◆ **Given records**

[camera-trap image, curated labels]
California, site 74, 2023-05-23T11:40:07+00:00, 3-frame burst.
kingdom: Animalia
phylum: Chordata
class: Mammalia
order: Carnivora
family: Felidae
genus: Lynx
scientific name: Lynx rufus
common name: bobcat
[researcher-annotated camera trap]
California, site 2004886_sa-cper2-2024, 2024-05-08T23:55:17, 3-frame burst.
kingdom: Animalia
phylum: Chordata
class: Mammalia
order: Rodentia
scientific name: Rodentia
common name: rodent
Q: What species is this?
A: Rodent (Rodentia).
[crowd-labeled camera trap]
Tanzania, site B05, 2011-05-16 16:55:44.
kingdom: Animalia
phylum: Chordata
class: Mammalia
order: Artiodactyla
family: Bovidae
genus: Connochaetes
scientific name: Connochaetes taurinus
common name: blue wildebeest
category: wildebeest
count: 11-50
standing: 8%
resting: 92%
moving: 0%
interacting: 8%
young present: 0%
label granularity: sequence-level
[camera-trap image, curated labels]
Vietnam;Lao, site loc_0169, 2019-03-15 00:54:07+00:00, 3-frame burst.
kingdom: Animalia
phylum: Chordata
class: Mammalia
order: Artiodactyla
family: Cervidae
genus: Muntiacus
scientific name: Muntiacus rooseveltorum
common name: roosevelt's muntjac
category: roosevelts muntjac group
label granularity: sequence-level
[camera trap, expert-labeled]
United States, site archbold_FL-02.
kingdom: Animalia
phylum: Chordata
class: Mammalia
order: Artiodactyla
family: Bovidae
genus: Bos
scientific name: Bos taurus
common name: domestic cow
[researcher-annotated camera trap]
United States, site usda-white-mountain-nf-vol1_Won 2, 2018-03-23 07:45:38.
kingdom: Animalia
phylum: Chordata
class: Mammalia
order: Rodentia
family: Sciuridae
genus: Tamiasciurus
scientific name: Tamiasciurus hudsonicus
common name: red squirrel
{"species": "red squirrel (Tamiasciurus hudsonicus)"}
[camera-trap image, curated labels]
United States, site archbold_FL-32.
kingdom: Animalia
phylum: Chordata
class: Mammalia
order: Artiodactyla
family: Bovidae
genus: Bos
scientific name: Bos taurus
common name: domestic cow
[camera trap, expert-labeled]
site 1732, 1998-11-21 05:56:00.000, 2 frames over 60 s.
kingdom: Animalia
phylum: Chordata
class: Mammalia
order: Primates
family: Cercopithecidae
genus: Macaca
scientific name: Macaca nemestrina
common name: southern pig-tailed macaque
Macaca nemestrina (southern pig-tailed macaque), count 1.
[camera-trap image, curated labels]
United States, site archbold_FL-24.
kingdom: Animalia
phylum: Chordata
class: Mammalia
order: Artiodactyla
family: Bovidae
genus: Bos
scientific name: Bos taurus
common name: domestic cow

◆ **What you have to do**
Give a word-for-word restatement of every record.

◆ **Problem solution**
[camera-trap image, curated labels]
California, site 74, 2023-05-23T11:40:07+00:00, 3-frame burst.
kingdom: Animalia
phylum: Chordata
class: Mammalia
order: Carnivora
family: Felidae
genus: Lynx
scientific name: Lynx rufus
common name: bobcat
[researcher-annotated camera trap]
California, site 2004886_sa-cper2-2024, 2024-05-08T23:55:17, 3-frame burst.
kingdom: Animalia
phylum: Chordata
class: Mammalia
order: Rodentia
scientific name: Rodentia
common name: rodent
Q: What species is this?
A: Rodent (Rodentia).
[crowd-labeled camera trap]
Tanzania, site B05, 2011-05-16 16:55:44.
kingdom: Animalia
phylum: Chordata
class: Mammalia
order: Artiodactyla
family: Bovidae
genus: Connochaetes
scientific name: Connochaetes taurinus
common name: blue wildebeest
category: wildebeest
count: 11-50
standing: 8%
resting: 92%
moving: 0%
interacting: 8%
young present: 0%
label granularity: sequence-level
[camera-trap image, curated labels]
Vietnam;Lao, site loc_0169, 2019-03-15 00:54:07+00:00, 3-frame burst.
kingdom: Animalia
phylum: Chordata
class: Mammalia
order: Artiodactyla
family: Cervidae
genus: Muntiacus
scientific name: Muntiacus rooseveltorum
common name: roosevelt's muntjac
category: roosevelts muntjac group
label granularity: sequence-level
[camera trap, expert-labeled]
United States, site archbold_FL-02.
kingdom: Animalia
phylum: Chordata
class: Mammalia
order: Artiodactyla
family: Bovidae
genus: Bos
scientific name: Bos taurus
common name: domestic cow
[researcher-annotated camera trap]
United States, site usda-white-mountain-nf-vol1_Won 2, 2018-03-23 07:45:38.
kingdom: Animalia
phylum: Chordata
class: Mammalia
order: Rodentia
family: Sciuridae
genus: Tamiasciurus
scientific name: Tamiasciurus hudsonicus
common name: red squirrel
{"species": "red squirrel (Tamiasciurus hudsonicus)"}
[camera-trap image, curated labels]
United States, site archbold_FL-32.
kingdom: Animalia
phylum: Chordata
class: Mammalia
order: Artiodactyla
family: Bovidae
genus: Bos
scientific name: Bos taurus
common name: domestic cow
[camera trap, expert-labeled]
site 1732, 1998-11-21 05:56:00.000, 2 frames over 60 s.
kingdom: Animalia
phylum: Chordata
class: Mammalia
order: Primates
family: Cercopithecidae
genus: Macaca
scientific name: Macaca nemestrina
common name: southern pig-tailed macaque
Macaca nemestrina (southern pig-tailed macaque), count 1.
[camera-trap image, curated labels]
United States, site archbold_FL-24.
kingdom: Animalia
phylum: Chordata
class: Mammalia
order: Artiodactyla
family: Bovidae
genus: Bos
scientific name: Bos taurus
common name: domestic cow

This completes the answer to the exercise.